» **Assigned task**: Find each line in the records that contains the word "INSTALLED", and copy those lines out in full.

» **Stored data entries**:
════════════════════

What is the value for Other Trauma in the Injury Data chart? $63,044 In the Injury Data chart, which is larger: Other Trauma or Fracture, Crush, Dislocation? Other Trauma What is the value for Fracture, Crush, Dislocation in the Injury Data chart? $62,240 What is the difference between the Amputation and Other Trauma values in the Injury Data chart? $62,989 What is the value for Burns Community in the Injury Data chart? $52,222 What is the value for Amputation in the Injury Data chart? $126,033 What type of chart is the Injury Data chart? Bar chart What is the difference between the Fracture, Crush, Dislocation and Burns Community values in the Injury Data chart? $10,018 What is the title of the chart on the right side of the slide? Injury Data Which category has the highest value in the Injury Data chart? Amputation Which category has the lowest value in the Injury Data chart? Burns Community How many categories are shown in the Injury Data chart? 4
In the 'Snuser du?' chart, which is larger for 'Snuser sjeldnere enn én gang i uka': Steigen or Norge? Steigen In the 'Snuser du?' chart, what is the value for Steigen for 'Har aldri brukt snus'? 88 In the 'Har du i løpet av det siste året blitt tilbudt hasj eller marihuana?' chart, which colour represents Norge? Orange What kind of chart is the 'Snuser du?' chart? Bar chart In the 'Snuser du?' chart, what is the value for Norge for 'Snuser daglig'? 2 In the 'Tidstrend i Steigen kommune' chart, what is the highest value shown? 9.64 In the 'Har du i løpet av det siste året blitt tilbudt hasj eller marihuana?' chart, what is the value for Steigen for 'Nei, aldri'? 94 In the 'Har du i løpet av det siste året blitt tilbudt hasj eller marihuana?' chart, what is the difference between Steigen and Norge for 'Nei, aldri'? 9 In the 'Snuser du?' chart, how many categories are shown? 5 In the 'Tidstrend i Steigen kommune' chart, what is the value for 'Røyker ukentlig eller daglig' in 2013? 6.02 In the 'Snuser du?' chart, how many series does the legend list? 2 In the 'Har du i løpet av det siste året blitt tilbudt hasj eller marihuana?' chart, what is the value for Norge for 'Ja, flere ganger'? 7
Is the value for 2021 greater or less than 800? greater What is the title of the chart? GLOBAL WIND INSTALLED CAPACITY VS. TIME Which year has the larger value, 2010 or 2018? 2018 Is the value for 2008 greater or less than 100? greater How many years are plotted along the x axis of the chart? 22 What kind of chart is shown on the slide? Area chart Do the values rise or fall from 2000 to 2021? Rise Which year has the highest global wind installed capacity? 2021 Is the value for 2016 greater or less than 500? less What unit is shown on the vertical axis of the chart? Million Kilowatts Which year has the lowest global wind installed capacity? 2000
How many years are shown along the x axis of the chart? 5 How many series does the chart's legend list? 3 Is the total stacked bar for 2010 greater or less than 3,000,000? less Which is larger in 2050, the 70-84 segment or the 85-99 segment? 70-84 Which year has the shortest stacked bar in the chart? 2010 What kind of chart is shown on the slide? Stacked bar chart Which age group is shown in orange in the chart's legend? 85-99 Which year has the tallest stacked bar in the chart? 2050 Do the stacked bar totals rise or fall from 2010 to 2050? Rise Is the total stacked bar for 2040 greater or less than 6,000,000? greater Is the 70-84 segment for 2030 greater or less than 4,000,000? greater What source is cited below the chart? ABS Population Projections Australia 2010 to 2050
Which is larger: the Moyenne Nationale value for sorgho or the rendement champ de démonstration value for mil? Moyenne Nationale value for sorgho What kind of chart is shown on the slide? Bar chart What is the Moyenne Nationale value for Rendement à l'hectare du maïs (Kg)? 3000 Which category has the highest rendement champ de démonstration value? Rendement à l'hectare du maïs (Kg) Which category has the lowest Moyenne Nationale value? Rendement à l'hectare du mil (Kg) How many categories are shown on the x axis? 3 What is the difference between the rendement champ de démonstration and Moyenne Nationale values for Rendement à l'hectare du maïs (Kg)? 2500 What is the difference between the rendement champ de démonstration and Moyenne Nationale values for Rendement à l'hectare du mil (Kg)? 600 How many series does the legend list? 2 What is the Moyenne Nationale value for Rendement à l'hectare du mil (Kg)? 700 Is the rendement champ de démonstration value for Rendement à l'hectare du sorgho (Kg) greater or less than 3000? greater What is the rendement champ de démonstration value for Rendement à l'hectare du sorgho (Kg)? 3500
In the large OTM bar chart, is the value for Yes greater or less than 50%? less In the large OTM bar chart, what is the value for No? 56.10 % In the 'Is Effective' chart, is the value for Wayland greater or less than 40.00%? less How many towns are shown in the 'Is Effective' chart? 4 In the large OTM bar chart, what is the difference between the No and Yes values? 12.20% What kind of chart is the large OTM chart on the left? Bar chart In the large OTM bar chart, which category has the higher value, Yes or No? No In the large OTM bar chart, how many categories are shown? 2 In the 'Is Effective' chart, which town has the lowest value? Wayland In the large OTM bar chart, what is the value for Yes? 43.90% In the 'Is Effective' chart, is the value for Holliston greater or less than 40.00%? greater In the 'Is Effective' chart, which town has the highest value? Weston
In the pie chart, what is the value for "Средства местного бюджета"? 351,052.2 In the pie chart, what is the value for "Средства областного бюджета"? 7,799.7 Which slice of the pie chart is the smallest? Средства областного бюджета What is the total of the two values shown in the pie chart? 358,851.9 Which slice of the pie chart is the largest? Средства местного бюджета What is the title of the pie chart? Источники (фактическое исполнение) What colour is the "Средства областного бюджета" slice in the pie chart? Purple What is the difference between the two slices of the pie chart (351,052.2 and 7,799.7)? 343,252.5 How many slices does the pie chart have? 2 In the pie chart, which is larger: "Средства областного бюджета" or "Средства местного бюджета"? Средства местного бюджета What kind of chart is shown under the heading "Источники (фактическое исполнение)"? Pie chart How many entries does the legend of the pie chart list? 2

════════════════════

» **Exercise solution**:
Is the value for 2021 greater or less than 800? greater What is the title of the chart? GLOBAL WIND INSTALLED CAPACITY VS. TIME Which year has the larger value, 2010 or 2018? 2018 Is the value for 2008 greater or less than 100? greater How many years are plotted along the x axis of the chart? 22 What kind of chart is shown on the slide? Area chart Do the values rise or fall from 2000 to 2021? Rise Which year has the highest global wind installed capacity? 2021 Is the value for 2016 greater or less than 500? less What unit is shown on the vertical axis of the chart? Million Kilowatts Which year has the lowest global wind installed capacity? 2000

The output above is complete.